METHODOLOGY/PRINCIPAL FINDING: HIV-HBV co-infected patients enrolled in the PHPT cohort (ClinicalTrials.gov NCT00433030) and initiating a 3TC-containing-HAART regimen were included. HBV-DNA, HIV-RNA, CD4+ T-cell counts and alanine transaminase were measured at baseline, 3 months, 12 months and then every 6 months up to 5 years. Kaplan-Meier analysis was used to estimate the cumulative rates of patients who achieved and maintained HBV-DNA suppression. Of 30 co-infected patients, 19 were positive for HBe antigen (HBeAg). At initiation of 3TC-containing-HAART, median HBV DNA and HIV RNA levels were 7.35 log(10) IU/mL and 4.47 log(10) copies/mL, respectively. At 12 months, 67% of patients achieved HBV DNA suppression: 100% of HBeAg-negative patients and 47% of HBeAg-positive. Seventy-three percent of patients had HIV RNA below 50 copies/mL. The cumulative rates of maintained HBV-DNA suppression among the 23 patients who achieved HBV-DNA suppression were 91%, 87%, and 80% at 1, 2, and 4 years respectively. Of 17 patients who maintained HBV-DNA suppression while still on 3TC, 4 (24%) lost HBsAg and 7 of 8 (88%) HBeAg-positive patients lost HBeAg at their last visit (median duration, 59 months). HBV breakthrough was observed only in HBeAg-positive patients and 6 of 7 patients presenting HBV breakthrough had the rtM204I/V mutations associated with 3TC resistance along with rtL180M and/or rtV173L.

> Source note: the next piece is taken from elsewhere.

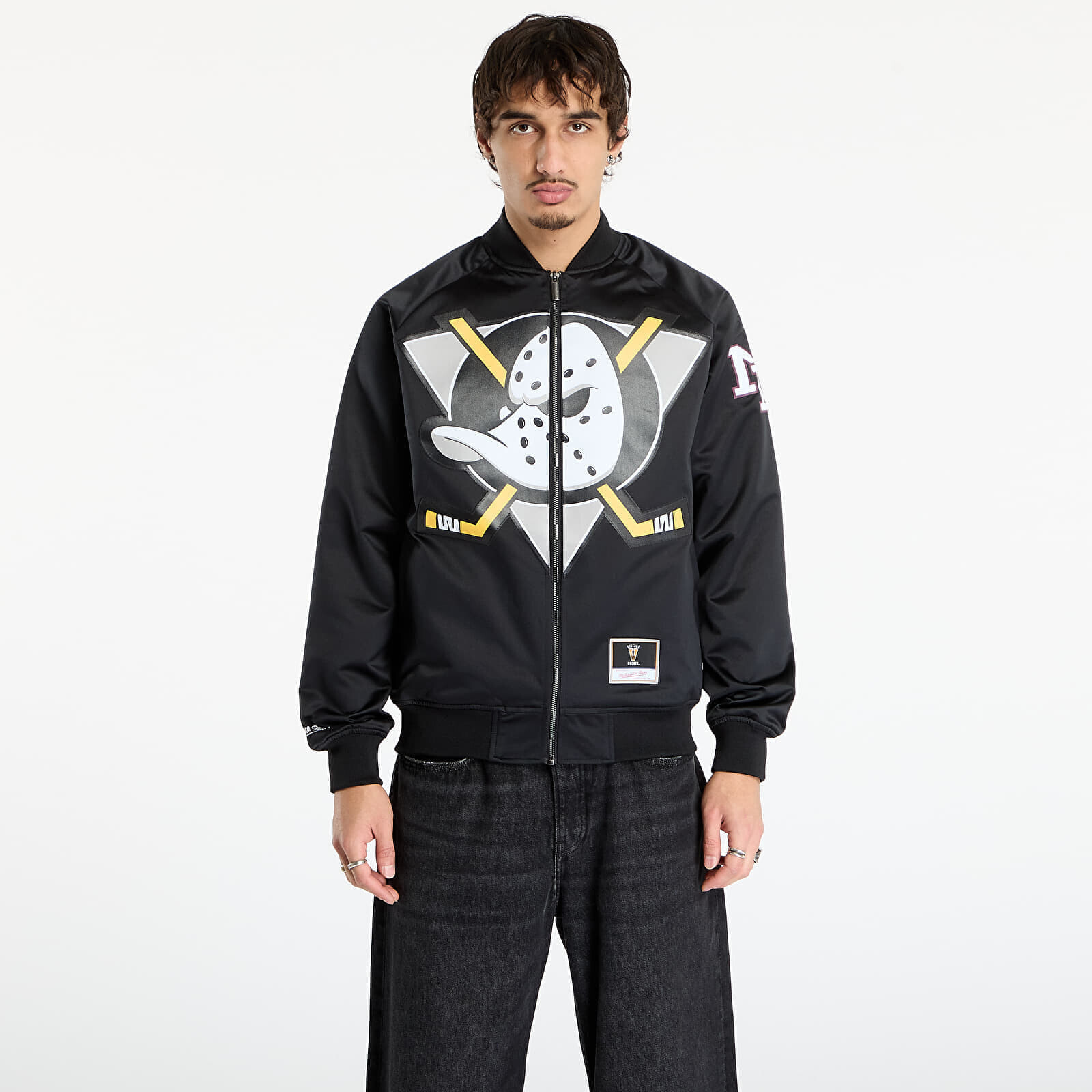 Jacket Mitchell & Ness NHL Maxxed Out Satin Jacket Ducks 1992 Teemu Selanne Black XL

All HBeAg-negative patients and 63% of HBeAg-positive HIV-HBV co-infected patients achieved long-term HBV DNA suppression while on 3TC-containing-HAART. This study provides information useful for the management of co-infected patients in resource-limited countries where the vast majority of co-infected patients are currently receiving 3TC.
约有 400 万人同时感染 HIV 和乙型肝炎病毒(HBV)。在资源有限的环境中,大多数 HIV 感染者接受包含拉米夫定(3TC 类)的一线高效抗逆转录病毒治疗(HAART),但对于 HBV 对包含拉米夫定的 HAART 的长期病毒学反应尚不清楚。
方法/主要发现:本研究纳入了 PHPT 队列(ClinicalTrials.gov NCT00433030)中入组的 HIV-HBV 合并感染患者,并开始接受 3TC 类 HAART 方案。在基线、3 个月、12 个月和之后每 6 个月(最长 5 年)时,测量 HBV-DNA、HIV-RNA、CD4+T 细胞计数和丙氨酸转氨酶。Kaplan-Meier 分析用于估计达到并维持 HBV-DNA 抑制的患者的累积率。在 30 例合并感染患者中,有 19 例 HBeAg 阳性(HBeAg)。在开始 3TC 类 HAART 时,中位 HBV DNA 和 HIV RNA 水平分别为 7.35 log(10)IU/mL 和 4.47 log(10)拷贝/mL。在 12 个月时,67%的患者达到 HBV DNA 抑制:HBeAg 阴性患者 100%,HBeAg 阳性患者 47%。73%的患者 HIV RNA 低于 50 拷贝/mL。在 23 例达到 HBV-DNA 抑制的患者中,HBV-DNA 抑制维持率分别为 91%、87%和 80%,在 1、2 和 4 年时。在 17 例仍在使用 3TC 时维持 HBV-DNA 抑制的患者中,有 4 例(24%)失去 HBsAg,8 例 HBeAg 阳性患者中有 7 例(88%)失去 HBeAg,他们最后一次就诊(中位时间,59 个月)。仅在 HBeAg 阳性患者中观察到 HBV 突破,在 7 例发生 HBV 突破的患者中,有 6 例存在与拉米夫定耐药相关的 rtM204I/V 突变,以及 rtL180M 和/或 rtV173L。
所有 HBeAg 阴性患者和 63%的 HBeAg 阳性 HIV-HBV 合并感染患者在接受包含拉米夫定的 HAART 时达到了长期 HBV DNA 抑制。这项研究提供了在资源有限的国家管理合并感染患者的有用信息,在这些国家中,绝大多数合并感染患者目前正在接受 3TC 治疗。